┌─ DATA EXCERPTS
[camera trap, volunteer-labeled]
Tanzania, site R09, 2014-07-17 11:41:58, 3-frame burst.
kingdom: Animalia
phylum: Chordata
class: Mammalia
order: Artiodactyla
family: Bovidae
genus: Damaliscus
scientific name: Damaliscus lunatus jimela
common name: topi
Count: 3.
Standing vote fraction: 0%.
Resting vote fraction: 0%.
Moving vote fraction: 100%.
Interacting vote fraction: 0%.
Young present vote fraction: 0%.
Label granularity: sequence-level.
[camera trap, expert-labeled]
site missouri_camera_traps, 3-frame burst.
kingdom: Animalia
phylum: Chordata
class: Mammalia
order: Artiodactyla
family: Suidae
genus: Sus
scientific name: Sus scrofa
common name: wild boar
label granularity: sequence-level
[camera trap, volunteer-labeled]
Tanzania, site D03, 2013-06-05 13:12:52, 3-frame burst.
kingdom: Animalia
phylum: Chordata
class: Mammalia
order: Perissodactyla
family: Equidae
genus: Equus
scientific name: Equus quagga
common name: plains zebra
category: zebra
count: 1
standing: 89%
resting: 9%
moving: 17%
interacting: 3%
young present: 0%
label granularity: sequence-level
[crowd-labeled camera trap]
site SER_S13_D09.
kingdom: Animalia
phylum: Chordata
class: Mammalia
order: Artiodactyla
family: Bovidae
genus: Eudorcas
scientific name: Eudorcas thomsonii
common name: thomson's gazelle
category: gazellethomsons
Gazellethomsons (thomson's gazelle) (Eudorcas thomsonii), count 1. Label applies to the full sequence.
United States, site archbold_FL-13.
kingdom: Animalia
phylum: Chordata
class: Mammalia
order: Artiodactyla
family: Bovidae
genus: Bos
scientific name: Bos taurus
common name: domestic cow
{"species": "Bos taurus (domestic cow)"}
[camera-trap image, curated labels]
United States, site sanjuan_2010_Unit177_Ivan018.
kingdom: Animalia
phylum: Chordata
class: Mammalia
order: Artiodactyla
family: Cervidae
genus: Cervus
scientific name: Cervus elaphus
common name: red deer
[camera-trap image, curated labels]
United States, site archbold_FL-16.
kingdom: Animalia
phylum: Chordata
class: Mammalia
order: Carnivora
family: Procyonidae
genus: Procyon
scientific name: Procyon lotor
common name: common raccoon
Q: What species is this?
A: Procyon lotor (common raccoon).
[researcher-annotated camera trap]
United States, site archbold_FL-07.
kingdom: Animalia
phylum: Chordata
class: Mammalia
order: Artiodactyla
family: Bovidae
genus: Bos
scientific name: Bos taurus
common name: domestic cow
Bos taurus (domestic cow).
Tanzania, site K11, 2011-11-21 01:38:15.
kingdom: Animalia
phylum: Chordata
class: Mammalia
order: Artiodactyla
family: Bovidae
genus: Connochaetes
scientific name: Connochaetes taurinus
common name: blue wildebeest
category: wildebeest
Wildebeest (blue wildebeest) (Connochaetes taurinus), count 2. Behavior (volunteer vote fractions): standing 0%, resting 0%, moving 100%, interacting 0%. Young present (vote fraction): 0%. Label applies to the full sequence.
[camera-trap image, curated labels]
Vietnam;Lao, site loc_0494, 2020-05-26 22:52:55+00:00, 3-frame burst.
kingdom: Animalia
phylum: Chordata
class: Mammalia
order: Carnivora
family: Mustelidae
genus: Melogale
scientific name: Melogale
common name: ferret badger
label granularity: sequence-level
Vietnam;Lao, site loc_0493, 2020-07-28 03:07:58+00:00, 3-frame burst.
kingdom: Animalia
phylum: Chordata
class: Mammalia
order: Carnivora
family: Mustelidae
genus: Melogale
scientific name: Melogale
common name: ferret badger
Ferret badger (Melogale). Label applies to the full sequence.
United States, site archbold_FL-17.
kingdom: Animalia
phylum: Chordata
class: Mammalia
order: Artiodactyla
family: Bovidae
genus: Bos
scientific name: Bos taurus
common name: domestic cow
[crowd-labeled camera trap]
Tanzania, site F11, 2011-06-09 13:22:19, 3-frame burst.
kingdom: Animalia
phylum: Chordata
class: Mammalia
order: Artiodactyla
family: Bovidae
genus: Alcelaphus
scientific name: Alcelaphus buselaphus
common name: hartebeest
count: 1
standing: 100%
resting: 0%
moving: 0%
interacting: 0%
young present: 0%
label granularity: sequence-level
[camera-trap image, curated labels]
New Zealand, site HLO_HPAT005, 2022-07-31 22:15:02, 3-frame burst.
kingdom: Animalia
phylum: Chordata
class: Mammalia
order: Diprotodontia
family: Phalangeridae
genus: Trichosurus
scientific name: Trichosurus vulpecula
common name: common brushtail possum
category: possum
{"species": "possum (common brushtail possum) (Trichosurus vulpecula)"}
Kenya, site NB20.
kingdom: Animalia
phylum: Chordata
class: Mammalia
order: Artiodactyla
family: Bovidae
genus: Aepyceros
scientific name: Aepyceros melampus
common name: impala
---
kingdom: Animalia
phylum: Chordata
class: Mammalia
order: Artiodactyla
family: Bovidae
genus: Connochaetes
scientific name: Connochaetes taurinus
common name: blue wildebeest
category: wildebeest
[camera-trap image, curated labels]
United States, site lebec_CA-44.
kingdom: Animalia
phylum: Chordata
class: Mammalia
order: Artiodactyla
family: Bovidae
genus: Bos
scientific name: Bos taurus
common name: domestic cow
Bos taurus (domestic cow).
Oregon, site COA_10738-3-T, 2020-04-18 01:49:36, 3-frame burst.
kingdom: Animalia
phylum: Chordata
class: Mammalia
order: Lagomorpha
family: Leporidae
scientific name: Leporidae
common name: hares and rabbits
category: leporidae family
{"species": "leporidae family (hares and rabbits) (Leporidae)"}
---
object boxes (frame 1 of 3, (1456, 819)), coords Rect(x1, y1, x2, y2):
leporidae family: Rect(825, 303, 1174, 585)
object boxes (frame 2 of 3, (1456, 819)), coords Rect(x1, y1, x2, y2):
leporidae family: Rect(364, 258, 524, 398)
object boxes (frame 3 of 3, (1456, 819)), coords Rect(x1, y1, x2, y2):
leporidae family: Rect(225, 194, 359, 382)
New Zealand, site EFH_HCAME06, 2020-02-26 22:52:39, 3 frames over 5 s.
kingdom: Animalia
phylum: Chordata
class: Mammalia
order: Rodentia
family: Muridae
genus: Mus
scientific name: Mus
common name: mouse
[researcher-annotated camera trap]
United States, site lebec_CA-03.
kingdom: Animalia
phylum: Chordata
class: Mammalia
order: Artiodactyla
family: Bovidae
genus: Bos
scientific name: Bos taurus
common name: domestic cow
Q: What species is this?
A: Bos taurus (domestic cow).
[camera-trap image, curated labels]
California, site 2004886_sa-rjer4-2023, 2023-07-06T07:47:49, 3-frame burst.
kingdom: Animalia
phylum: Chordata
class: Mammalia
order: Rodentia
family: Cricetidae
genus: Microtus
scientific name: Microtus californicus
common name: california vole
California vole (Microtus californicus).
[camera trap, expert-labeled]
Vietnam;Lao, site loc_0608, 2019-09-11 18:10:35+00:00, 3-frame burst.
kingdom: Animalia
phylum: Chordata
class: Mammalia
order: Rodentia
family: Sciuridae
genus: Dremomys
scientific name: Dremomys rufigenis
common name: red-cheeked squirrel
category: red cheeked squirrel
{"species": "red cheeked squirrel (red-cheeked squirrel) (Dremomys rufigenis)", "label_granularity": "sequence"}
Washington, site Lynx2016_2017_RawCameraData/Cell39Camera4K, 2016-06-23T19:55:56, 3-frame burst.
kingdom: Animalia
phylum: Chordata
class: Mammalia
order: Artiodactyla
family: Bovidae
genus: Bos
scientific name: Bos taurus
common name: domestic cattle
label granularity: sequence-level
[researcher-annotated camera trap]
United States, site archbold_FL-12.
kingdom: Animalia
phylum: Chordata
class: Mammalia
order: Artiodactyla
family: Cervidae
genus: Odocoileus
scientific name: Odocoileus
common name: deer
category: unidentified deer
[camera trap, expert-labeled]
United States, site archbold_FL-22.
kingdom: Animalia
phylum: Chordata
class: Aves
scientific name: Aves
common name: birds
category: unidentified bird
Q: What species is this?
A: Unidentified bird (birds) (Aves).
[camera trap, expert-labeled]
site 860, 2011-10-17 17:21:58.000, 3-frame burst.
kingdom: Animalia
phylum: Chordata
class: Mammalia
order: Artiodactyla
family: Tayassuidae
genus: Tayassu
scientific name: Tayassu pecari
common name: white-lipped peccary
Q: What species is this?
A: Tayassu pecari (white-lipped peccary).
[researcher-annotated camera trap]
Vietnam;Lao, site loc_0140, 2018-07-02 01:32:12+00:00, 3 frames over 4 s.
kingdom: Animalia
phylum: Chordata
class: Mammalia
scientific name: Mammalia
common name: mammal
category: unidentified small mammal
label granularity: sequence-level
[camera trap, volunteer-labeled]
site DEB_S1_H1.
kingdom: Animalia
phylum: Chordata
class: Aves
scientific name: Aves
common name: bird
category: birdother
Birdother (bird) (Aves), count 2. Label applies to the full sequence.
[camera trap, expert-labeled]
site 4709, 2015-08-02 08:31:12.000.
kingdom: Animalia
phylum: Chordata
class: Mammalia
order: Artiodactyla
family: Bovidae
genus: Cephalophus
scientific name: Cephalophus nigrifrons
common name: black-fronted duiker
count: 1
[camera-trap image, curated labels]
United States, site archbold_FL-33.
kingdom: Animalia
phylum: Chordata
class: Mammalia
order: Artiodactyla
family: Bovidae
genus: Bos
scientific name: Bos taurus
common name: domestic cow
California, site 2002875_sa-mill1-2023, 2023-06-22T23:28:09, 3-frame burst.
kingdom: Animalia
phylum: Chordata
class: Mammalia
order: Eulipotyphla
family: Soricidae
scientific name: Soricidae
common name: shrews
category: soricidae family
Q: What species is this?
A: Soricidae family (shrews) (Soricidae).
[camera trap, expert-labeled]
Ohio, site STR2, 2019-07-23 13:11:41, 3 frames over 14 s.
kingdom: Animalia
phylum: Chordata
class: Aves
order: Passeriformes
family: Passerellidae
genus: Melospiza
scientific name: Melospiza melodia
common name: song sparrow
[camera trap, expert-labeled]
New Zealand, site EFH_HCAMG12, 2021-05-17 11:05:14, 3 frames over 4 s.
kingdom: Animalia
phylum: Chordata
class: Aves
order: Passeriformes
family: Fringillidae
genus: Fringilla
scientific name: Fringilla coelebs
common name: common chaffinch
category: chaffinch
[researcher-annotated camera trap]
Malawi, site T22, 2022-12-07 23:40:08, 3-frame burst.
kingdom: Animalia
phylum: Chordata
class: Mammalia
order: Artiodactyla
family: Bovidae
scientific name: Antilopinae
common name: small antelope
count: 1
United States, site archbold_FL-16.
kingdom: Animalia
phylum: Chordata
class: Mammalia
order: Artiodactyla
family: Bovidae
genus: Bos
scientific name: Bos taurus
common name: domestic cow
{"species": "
└─
TASK TO CARRY OUT = Begin at the line that has "common name: thomson's gazelle" in the entries above; stop after the line that has "United States, site sanjuan_2010_Unit177_Ivan018.". Transcribe exactly those lines and no others.

REPLY =
common name: thomson's gazelle
category: gazellethomsons
Gazellethomsons (thomson's gazelle) (Eudorcas thomsonii), count 1. Label applies to the full sequence.
United States, site archbold_FL-13.
kingdom: Animalia
phylum: Chordata
class: Mammalia
order: Artiodactyla
family: Bovidae
genus: Bos
scientific name: Bos taurus
common name: domestic cow
{"species": "Bos taurus (domestic cow)"}
[camera-trap image, curated labels]
United States, site sanjuan_2010_Unit177_Ivan018.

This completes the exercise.